» **Your instructions**
When the line containing "standing: 48%" appears in the entries below, begin printing there and stop after the line containing "A: Bos taurus (domestic cow)."; print each of those lines exactly and no other line.
---- Source material
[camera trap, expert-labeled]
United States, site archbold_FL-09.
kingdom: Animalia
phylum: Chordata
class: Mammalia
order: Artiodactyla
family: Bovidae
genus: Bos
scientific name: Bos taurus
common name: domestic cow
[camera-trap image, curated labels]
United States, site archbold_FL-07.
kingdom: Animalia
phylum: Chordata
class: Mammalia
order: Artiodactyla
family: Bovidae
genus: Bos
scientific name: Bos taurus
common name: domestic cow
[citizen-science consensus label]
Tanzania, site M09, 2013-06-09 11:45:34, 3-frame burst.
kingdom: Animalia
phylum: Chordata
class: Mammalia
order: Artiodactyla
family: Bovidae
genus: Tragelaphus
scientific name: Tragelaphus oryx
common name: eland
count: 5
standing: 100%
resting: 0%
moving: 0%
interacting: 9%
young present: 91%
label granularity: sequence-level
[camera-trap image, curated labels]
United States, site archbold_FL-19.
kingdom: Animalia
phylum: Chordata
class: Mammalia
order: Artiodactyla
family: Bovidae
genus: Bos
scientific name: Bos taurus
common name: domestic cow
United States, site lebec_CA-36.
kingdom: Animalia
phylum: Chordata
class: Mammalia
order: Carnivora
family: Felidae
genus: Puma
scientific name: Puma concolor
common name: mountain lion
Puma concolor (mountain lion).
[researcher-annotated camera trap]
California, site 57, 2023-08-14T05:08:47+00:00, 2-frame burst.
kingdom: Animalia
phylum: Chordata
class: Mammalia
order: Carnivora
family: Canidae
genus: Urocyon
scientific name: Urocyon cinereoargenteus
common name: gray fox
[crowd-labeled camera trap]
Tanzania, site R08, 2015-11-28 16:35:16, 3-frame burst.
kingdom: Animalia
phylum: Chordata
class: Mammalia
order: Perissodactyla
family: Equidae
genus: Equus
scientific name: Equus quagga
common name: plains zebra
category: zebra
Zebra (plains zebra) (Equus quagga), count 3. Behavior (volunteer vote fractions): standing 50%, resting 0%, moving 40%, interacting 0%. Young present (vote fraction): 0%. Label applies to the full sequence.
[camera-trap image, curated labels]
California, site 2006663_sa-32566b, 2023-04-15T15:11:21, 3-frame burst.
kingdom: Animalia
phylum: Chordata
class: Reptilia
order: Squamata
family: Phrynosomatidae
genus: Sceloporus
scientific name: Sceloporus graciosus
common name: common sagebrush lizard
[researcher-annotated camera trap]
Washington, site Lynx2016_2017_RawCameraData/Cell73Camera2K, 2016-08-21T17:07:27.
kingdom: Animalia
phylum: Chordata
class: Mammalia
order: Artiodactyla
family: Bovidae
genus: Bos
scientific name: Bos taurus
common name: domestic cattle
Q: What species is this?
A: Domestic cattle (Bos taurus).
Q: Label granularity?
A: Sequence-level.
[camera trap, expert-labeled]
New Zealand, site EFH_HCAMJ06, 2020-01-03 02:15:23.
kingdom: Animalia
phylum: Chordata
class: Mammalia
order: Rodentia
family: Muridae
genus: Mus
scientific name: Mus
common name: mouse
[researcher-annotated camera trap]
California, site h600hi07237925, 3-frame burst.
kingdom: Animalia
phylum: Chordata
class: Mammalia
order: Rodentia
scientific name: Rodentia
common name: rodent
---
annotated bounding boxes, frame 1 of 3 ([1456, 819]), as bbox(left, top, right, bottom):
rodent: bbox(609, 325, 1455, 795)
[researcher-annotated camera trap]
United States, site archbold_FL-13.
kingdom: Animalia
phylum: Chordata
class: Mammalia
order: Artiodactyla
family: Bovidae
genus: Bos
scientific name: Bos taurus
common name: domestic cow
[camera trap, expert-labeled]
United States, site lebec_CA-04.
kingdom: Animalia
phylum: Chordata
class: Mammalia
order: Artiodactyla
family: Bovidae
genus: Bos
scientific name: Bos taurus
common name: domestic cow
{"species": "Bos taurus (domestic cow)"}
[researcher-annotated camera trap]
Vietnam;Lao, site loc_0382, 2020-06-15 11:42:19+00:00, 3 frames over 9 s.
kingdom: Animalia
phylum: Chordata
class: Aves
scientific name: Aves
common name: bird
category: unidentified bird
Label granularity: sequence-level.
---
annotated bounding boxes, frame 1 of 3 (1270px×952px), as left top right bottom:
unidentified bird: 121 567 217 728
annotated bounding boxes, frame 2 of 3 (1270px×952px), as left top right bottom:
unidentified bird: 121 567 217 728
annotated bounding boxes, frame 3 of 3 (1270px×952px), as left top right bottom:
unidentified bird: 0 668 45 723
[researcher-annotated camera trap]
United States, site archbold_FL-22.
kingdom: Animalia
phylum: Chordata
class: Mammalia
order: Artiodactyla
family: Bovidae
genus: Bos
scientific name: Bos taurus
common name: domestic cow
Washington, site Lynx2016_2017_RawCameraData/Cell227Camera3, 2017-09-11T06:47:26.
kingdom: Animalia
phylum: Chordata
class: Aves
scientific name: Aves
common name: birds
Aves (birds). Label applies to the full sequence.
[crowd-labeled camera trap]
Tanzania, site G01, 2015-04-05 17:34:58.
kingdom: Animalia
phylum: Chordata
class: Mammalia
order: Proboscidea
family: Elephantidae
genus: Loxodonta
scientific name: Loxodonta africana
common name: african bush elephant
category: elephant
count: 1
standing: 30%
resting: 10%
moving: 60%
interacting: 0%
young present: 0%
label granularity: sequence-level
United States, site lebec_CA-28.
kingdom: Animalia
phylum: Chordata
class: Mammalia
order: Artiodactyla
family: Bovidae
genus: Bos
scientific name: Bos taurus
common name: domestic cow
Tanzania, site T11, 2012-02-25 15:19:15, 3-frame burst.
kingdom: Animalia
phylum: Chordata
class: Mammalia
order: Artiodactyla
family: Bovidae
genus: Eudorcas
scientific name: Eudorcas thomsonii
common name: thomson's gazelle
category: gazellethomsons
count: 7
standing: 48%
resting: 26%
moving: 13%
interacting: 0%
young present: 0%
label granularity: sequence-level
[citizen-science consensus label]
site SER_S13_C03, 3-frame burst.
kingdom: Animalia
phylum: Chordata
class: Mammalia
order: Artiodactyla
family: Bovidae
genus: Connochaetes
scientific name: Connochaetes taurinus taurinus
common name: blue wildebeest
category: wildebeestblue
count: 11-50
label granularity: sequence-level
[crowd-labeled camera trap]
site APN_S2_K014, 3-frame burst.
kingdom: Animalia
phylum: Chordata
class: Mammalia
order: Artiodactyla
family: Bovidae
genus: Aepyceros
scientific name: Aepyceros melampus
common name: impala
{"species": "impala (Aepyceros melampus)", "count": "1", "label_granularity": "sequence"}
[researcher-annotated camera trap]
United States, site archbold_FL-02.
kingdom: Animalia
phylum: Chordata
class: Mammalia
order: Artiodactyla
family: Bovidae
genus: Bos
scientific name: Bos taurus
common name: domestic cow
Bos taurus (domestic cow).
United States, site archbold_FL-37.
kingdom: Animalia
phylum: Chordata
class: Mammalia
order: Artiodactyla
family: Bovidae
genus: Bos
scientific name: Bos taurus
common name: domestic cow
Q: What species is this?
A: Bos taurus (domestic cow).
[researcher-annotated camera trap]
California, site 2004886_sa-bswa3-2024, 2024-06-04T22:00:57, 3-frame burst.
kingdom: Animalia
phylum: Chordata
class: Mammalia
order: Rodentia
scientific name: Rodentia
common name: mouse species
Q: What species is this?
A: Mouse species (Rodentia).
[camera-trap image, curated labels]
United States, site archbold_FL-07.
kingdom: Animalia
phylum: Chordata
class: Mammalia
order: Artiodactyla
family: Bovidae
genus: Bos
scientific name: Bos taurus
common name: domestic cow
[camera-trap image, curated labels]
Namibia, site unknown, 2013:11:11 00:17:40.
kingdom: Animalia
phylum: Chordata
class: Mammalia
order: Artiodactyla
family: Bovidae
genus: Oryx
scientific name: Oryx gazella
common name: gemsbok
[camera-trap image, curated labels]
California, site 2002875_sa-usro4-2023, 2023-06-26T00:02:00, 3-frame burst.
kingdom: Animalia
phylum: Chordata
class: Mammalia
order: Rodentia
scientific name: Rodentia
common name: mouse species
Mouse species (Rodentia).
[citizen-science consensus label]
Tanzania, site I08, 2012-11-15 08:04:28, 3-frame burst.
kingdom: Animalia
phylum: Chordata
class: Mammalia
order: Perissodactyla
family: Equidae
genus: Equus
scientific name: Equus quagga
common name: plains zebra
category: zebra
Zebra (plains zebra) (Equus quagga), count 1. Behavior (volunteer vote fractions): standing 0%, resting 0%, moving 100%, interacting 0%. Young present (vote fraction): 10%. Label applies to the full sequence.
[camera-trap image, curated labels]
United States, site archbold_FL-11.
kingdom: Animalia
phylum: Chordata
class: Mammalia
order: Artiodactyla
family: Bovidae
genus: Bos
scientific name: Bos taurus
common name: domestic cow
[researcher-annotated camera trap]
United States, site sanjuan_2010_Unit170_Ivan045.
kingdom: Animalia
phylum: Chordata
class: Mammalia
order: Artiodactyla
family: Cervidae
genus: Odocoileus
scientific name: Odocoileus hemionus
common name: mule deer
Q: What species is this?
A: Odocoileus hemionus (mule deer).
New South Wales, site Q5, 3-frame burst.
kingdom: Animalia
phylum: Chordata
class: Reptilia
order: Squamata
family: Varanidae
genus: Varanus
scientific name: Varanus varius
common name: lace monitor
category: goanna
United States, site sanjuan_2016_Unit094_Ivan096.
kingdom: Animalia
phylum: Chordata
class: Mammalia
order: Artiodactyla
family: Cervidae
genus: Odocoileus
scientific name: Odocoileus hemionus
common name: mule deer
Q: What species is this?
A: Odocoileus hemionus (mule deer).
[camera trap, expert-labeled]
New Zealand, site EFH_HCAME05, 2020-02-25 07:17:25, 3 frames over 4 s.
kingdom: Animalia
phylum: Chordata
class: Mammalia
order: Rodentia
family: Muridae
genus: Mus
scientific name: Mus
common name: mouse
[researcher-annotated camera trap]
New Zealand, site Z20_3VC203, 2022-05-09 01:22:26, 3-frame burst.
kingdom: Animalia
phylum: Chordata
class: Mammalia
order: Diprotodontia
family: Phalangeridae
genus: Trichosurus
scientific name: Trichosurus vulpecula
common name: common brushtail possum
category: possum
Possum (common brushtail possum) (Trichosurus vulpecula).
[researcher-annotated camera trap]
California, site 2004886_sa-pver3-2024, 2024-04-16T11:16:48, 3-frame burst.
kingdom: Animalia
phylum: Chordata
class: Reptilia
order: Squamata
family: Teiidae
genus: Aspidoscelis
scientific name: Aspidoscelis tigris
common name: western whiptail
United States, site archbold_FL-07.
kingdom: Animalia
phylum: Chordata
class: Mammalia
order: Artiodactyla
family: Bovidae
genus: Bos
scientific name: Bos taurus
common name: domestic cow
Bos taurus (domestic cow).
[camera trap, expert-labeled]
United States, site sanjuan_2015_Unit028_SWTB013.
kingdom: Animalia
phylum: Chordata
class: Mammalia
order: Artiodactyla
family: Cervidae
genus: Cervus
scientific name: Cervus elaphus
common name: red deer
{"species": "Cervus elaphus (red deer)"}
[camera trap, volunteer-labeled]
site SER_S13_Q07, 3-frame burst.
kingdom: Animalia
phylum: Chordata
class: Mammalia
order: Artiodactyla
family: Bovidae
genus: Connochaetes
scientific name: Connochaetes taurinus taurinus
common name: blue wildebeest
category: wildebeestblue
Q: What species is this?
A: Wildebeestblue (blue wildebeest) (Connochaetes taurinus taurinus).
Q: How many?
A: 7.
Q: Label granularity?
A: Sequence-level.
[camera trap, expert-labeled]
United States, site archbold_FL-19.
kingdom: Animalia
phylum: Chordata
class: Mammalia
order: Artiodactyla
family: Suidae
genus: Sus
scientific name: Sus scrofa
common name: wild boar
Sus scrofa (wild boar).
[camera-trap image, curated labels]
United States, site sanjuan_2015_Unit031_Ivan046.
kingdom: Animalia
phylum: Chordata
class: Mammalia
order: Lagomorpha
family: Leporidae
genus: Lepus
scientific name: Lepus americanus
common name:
--------
» **Exercise solution**
standing: 48%
resting: 26%
moving: 13%
interacting: 0%
young present: 0%
label granularity: sequence-level
[citizen-science consensus label]
site SER_S13_C03, 3-frame burst.
kingdom: Animalia
phylum: Chordata
class: Mammalia
order: Artiodactyla
family: Bovidae
genus: Connochaetes
scientific name: Connochaetes taurinus taurinus
common name: blue wildebeest
category: wildebeestblue
count: 11-50
label granularity: sequence-level
[crowd-labeled camera trap]
site APN_S2_K014, 3-frame burst.
kingdom: Animalia
phylum: Chordata
class: Mammalia
order: Artiodactyla
family: Bovidae
genus: Aepyceros
scientific name: Aepyceros melampus
common name: impala
{"species": "impala (Aepyceros melampus)", "count": "1", "label_granularity": "sequence"}
[researcher-annotated camera trap]
United States, site archbold_FL-02.
kingdom: Animalia
phylum: Chordata
class: Mammalia
order: Artiodactyla
family: Bovidae
genus: Bos
scientific name: Bos taurus
common name: domestic cow
Bos taurus (domestic cow).
United States, site archbold_FL-37.
kingdom: Animalia
phylum: Chordata
class: Mammalia
order: Artiodactyla
family: Bovidae
genus: Bos
scientific name: Bos taurus
common name: domestic cow
Q: What species is this?
A: Bos taurus (domestic cow).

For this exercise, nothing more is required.